By this time a lot of men and women of questionable reputation were hanging around Jesus, listening intently. The Pharisees and religion scholars were not pleased, not at all pleased. They growled, “He takes in sinners and eats meals with them, treating them like old friends.” Their grumbling triggered this story. (Luke 15:1-3) MSG

Suppose one of you had a hundred sheep and lost one. Wouldn’t you leave the ninety-nine in the wilderness and go after the lost one until you found it? When found, you can be sure you would put it on your shoulders, rejoicing, and when you got home call in your friends and neighbors, saying, ‘Come celebrate with me! I’ve found my lost sheep!’ Count on it—there’s more joy in heaven over one sinner’s rescued life than over ninety-nine good people in no need of rescue. (Luke 15: 4-7) MSG

In my research into the cultural aspects of this parable, I found that most likely a good shepherd, responsible for the care of another’s sheep, would be the one who searched for the one that had gotten lost. Such a shepherd would indeed celebrate with other shepherds who would understand how important it would be to find it.

Or imagine a woman who has ten coins and loses one. Won’t she light a lamp and scour the house, looking in every nook and cranny until she finds it ? And when she finds it you can be sure she’ll call her friends and neighbors: ‘Celebrate with me! I found my lost coin!’ Count on it—that’s the kind of party God’s angels throw every time one lost soul turns to God.
(Luke 15: 8-10) MSG

In this parable, the ten coins, equivalent to ten day’s wages, were probably the household money for part of the month. Of special interest was a description of the house: excavations show that the less affluent lived in houses smaller than a single car garage which were built of slabs of black basalt. Windows were cracks in the walls about 7 feet above ground and the roof was also a slab of basalt. The floor was basalt stones with large cracks between them where dirt and other things could fall in. The woman would need a light and would have a hard time searching to find the coin. Certainly she would rejoice, and her friends and neighbors would indeed celebrate with her when she found it.
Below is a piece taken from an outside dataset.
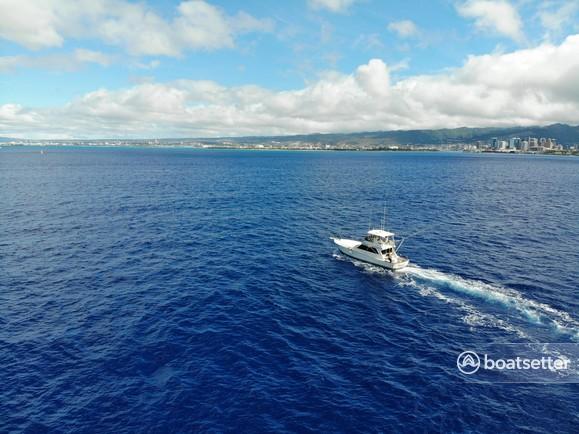 Rent a Viking Yacht offshore sport fishing in Honolulu, HI near me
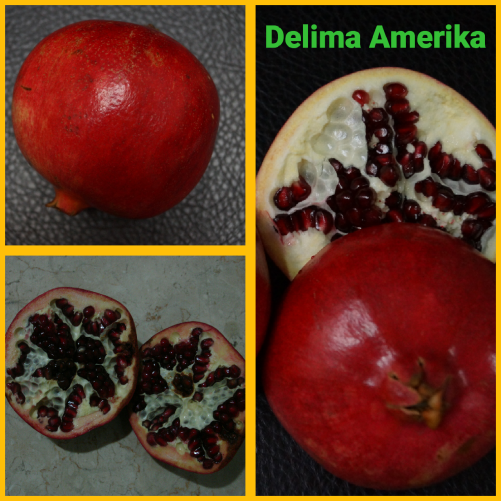 Delima Amerika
The celebrations in these parables were about things of value to people, but Jesus is about valuing and finding people. In Luke 19:10 he says, ”For the Son of Man has come to find and restore the lost.” And he tells them, and us, how much joy there is in heaven and how the angels rejoice over each person who repents and comes to the Lord.

It seems to me that celebrations come in many sizes. Sometimes they are large events: weddings, birthday parties, the celebration of a person’s life at a memorial service, family reunions and various holidays where families and friends gather.

They can also be small events: an unexpected visit or phone call from a longtime friend, FaceTime with someone who lives far away, gathering in the driveway with a neighbor family to hear from the children how their swim meet went, rejoicing with someone via text for an answer to prayer.

In large celebrations and small ones, we can still honor God and each other with grateful hearts and attitudes. This week be alert to possibilities for celebrating daily events as they come up in your life. Offer thanks and praise to God for showing you how to rejoice in each one.